**Exercise:**
The records below hold pictures; please leave those out and retype the rest exactly.

[Extracted data entries]
########################################

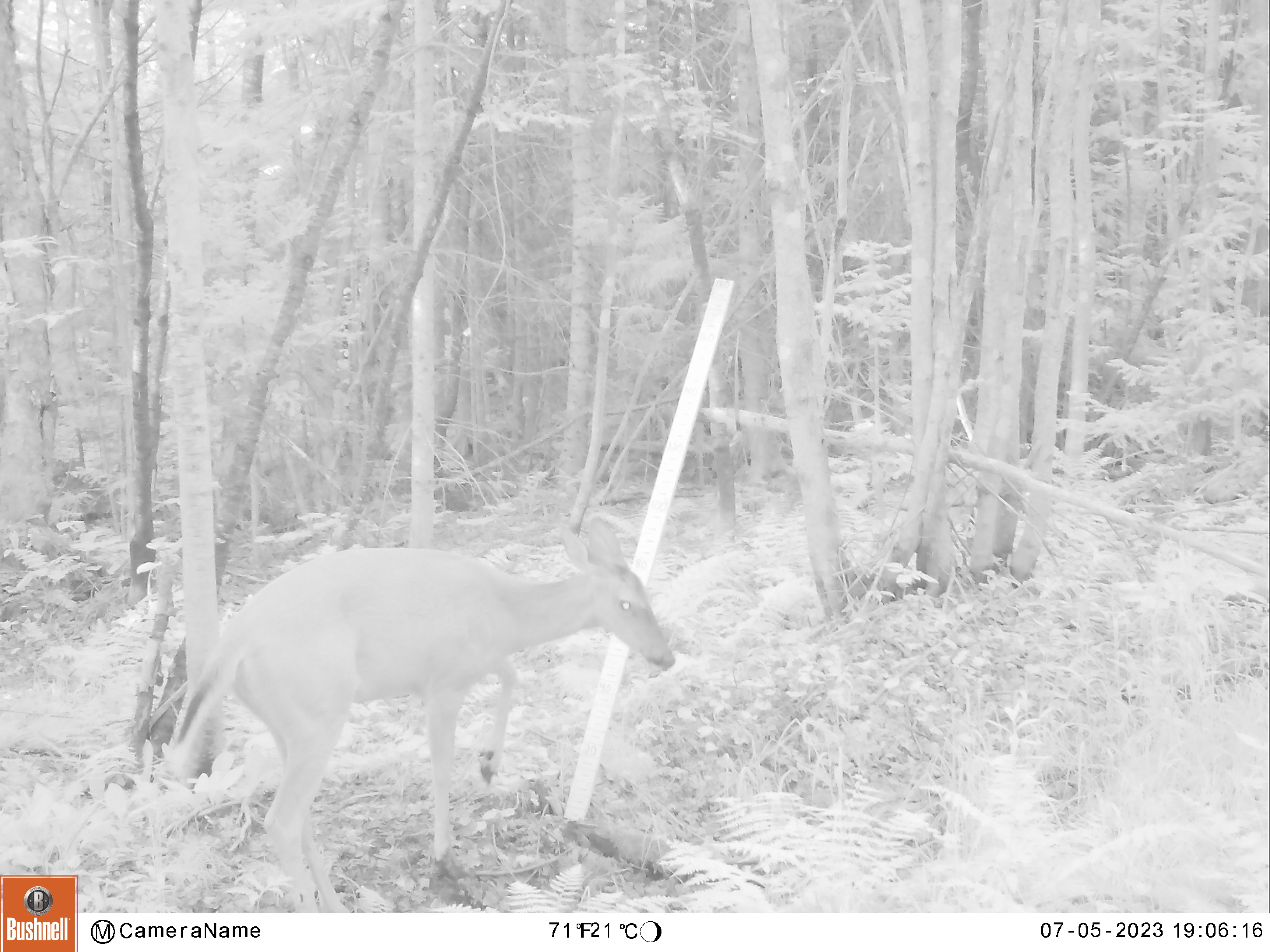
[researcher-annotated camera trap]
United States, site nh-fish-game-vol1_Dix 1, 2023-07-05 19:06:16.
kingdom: Animalia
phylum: Chordata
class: Mammalia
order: Artiodactyla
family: Cervidae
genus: Odocoileus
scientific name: Odocoileus virginianus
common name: white-tailed deer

########################################

**Finished task:**
[researcher-annotated camera trap]
United States, site nh-fish-game-vol1_Dix 1, 2023-07-05 19:06:16.
kingdom: Animalia
phylum: Chordata
class: Mammalia
order: Artiodactyla
family: Cervidae
genus: Odocoileus
scientific name: Odocoileus virginianus
common name: white-tailed deer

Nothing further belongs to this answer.